### About this task
Using the material that follows, output exactly the lines from the one containing "The researchers measured macrophage" through the one containing "Answer (YES/NO): NO", with both ends kept.

### Material provided
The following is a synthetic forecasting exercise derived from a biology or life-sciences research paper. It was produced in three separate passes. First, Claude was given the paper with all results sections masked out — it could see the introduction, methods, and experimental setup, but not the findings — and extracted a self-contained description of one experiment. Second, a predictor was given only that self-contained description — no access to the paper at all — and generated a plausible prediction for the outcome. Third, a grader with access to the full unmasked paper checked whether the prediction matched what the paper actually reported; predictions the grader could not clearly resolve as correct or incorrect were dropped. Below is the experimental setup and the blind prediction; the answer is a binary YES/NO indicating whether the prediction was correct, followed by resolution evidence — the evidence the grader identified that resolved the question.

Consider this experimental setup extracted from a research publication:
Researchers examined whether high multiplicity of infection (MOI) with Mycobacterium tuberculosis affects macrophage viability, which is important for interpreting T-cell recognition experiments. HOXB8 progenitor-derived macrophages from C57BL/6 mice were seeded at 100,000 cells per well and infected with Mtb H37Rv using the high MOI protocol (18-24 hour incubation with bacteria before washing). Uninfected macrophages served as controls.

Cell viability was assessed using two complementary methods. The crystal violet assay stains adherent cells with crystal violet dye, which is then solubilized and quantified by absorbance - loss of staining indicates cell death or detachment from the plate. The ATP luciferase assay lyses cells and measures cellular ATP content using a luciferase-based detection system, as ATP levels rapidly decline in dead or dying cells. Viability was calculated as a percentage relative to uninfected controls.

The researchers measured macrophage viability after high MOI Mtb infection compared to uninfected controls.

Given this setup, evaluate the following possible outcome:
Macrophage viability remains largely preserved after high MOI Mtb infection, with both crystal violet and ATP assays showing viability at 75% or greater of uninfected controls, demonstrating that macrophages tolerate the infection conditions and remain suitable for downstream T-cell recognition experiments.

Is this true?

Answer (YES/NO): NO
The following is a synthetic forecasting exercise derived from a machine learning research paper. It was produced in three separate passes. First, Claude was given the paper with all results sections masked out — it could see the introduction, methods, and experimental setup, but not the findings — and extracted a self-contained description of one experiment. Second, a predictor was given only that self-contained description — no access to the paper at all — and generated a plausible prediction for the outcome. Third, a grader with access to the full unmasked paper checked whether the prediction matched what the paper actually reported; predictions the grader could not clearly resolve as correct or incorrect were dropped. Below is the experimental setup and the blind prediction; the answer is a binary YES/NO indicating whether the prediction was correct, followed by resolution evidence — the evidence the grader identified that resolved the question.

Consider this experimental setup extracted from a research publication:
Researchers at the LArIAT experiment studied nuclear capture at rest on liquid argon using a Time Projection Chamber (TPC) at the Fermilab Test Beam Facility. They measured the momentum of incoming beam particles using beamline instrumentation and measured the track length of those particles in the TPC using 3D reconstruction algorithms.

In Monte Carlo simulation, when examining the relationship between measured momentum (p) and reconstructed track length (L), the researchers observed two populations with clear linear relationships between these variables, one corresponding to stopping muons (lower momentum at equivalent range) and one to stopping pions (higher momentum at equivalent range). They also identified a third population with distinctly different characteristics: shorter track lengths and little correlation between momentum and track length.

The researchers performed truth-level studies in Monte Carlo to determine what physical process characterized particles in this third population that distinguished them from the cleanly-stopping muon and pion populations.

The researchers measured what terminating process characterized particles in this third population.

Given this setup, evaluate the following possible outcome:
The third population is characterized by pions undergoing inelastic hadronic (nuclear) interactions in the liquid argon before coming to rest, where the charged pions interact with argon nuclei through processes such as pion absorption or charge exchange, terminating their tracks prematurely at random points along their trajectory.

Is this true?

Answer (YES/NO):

### Output of the exercise
The researchers measured macrophage viability after high MOI Mtb infection compared to uninfected controls.

Given this setup, evaluate the following possible outcome:
Macrophage viability remains largely preserved after high MOI Mtb infection, with both crystal violet and ATP assays showing viability at 75% or greater of uninfected controls, demonstrating that macrophages tolerate the infection conditions and remain suitable for downstream T-cell recognition experiments.

Is this true?

Answer (YES/NO): NO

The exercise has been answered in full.